■ **Source excerpt**:
....................
Today’s leading-edge high performance computing (HPC) systems contain tens of thousands of GPUs. In NVIDIA systems, GPUs are connected on nodes through the NVLink scale-up interconnect, and across nodes through a scale-out network like InfiniBand. The software libraries that GPUs use to communicate, share work, and efficiently operate in parallel are collectively called NVIDIA Magnum IO, the architecture for parallel, asynchronous, and intelligent data center IO.
For many applications, scaling to such large systems requires high efficiency for fine-grain communication between GPUs. This is especially critical for workloads targeting strong scaling, where computing resources are added to reduce the time to solve a given problem.
NVIDIA Magnum IO NVSHMEM is a communication library that is based on the OpenSHMEM specification and provides a partitioned global address space (PGAS) data access model to the memory of all GPUs in an HPC system.
This library is an especially suitable and efficient tool for workloads targeting strong scaling because of its support for GPU-integrated communication. In this model, data is accessed through one-sided read, write, and atomic update communication routines.
This communication model achieves a high efficiency for fine-grain data access through NVLink because of the tight integration with the GPU architecture. However, high efficiency for internode data access has remained a challenge because of the need for the host CPU to manage communication operations.
This post introduces a new communication methodology in NVSHMEM called InfiniBand GPUDirect Async (IBGDA) built on top of the GPUDirect Async family of technologies. IBGDA was introduced in NVSHMEM 2.6.0 and significantly improved upon in NVSHMEM 2.7.0 and 2.8.0. It enables the GPU to bypass the CPU when issuing internode NVSHMEM communication without any changes to existing applications. As we show, this leads to significant improvements in throughput and scaling for applications using NVSHMEM.
Using NVLink for intranode communication can be achieved through GPU streaming multiprocessor (SM)–initiated load and store instructions. However, internode communication involves submitting a work request to a network interface controller (NIC) to perform an asynchronous data transfer operation.
Before the introduction of IBGDA, the NVSHMEM InfiniBand Reliable Connection (IBRC) transport used a proxy thread on the CPU to manage communication (Figure 1). When using a proxy thread, NVSHMEM performs the following sequence of operations:
- The application launches a CUDA kernel that produces data in GPU memory.
- The application calls an NVSHMEM operation (such as
nvshmem_put) to communicate with another processing element (PE). This operation can be called from within a CUDA kernel when performing fine-grain or overlapped communication. The NVSHMEM operation writes a work descriptor to the proxy buffer, which is in the host memory.
- The NVSHMEM proxy thread detects the work descriptor and initiates the corresponding network operation.
The following steps describe the sequence of operations performed by the proxy thread when interacting with an NVIDIA InfiniBand host channel adapter (HCA), such as the ConnectX-6 HCA:
- The CPU creates a work descriptor and enqueues it on the work queue (WQ) buffer, which resides in the host memory.
....................
■ **Source material**:
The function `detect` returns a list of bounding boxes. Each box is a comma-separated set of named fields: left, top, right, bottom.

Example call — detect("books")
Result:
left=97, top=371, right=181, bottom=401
....................
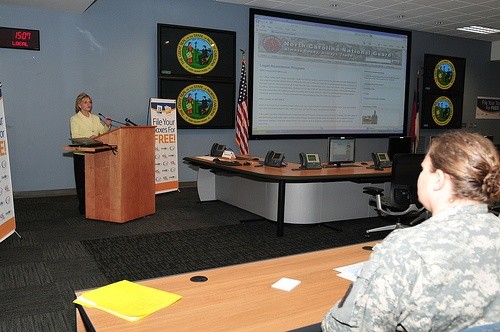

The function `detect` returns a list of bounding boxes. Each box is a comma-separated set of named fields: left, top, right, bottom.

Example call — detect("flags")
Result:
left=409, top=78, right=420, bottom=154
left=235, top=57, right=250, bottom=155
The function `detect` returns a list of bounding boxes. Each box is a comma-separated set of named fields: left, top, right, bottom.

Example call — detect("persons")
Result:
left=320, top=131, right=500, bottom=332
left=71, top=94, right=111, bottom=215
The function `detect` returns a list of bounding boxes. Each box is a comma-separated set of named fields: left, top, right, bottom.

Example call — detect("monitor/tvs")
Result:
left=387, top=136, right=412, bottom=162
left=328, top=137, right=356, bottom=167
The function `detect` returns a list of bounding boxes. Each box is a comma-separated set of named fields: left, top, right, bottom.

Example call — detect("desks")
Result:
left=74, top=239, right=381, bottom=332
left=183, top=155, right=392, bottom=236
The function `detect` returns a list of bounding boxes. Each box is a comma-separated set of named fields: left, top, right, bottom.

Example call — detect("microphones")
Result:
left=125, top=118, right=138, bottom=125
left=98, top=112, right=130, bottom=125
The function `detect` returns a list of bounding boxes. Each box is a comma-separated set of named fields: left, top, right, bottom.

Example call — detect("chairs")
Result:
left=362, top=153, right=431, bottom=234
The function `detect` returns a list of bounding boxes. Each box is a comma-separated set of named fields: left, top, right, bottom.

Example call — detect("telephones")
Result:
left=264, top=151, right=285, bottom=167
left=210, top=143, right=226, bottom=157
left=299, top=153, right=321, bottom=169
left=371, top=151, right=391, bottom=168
....................
■ **Exercise instructions**:
A - Select every line of the listing that contains the string "call", matching case exactly, and copy those lines out.
B - Pick up the passage on NVSHMEM and InfiniBand GPUDirect Async after its last line, and keep its style and structure.

■ **Response list**:
A -
Example call — detect("books")
Example call — detect("flags")
Example call — detect("persons")
Example call — detect("monitor/tvs")
Example call — detect("desks")
Example call — detect("microphones")
Example call — detect("chairs")
Example call — detect("telephones")

B -
- This descriptor indicates the requested operation such as an RDMA write, and contains the source address, destination address, size, and other necessary network information.
- The CPU updates the doorbell record (DBR) buffer in the host memory. This buffer is used in the recovery path in case the NIC drops the write to its doorbell (DB).
- The CPU notifies the NIC by writing to its DB, which is a register in the NIC hardware.
- The NIC reads the work descriptor from the WQ buffer.
- The NIC directly copies the data from the GPU memory using GPUDirect RDMA.
- The NIC transfers the data to the remote node.
- The NIC indicates that the network operation is completed by writing an event to the completion queue (CQ) buffer on the host memory.
- The CPU polls on the CQ buffer to detect completion of the network operation.
- The CPU notifies the GPU that the operation has completed. If GDRCopy is present, it writes a notification flag to the GPU memory directly. Otherwise, it writes that flag to the proxy buffer. The GPU polls on the corresponding memory for the status of the work request.
While this approach is portable and can provide high bandwidth for bulk data transfers, it has two major drawbacks:
- CPU cycles are continuously consumed by the proxy thread.
- You cannot reach the peak NIC throughput for fine-grain transfers because of a bottleneck at the proxy thread. Modern NICs can process hundreds of millions of communication requests per second. While the GPU can generate requests at this rate, the CPU proxy’s processing rate is orders of magnitude lower, creating a bottleneck for fine-grain communication patterns.
In contrast with proxy-initiated communication, IBGDA uses GPUDirect Async–Kernel-Initiated (GPUDirect Async–KI) to enable the GPU SM to interact directly with NIC. This is shown in Figure 2 and involves the following steps.
- The application launches a CUDA kernel that produces data in the GPU memory.
- The application calls an NVSHMEM operation (such as
nvshmem_put) to communicate with another PE. The NVSHMEM operation uses an SM to create a NIC work descriptor and writes it directly to the WQ buffer. Unlike the CPU Proxy method, this WQ buffer resides in the GPU memory.
- The SM updates the DBR buffer, which is also located in the GPU memory.
- The SM notifies the NIC by writing to the NIC’s DB register.
- The NIC reads the work descriptor in the WQ buffer using GPUDirect RDMA.
- The NIC reads the data in the GPU memory using GPUDirect RDMA.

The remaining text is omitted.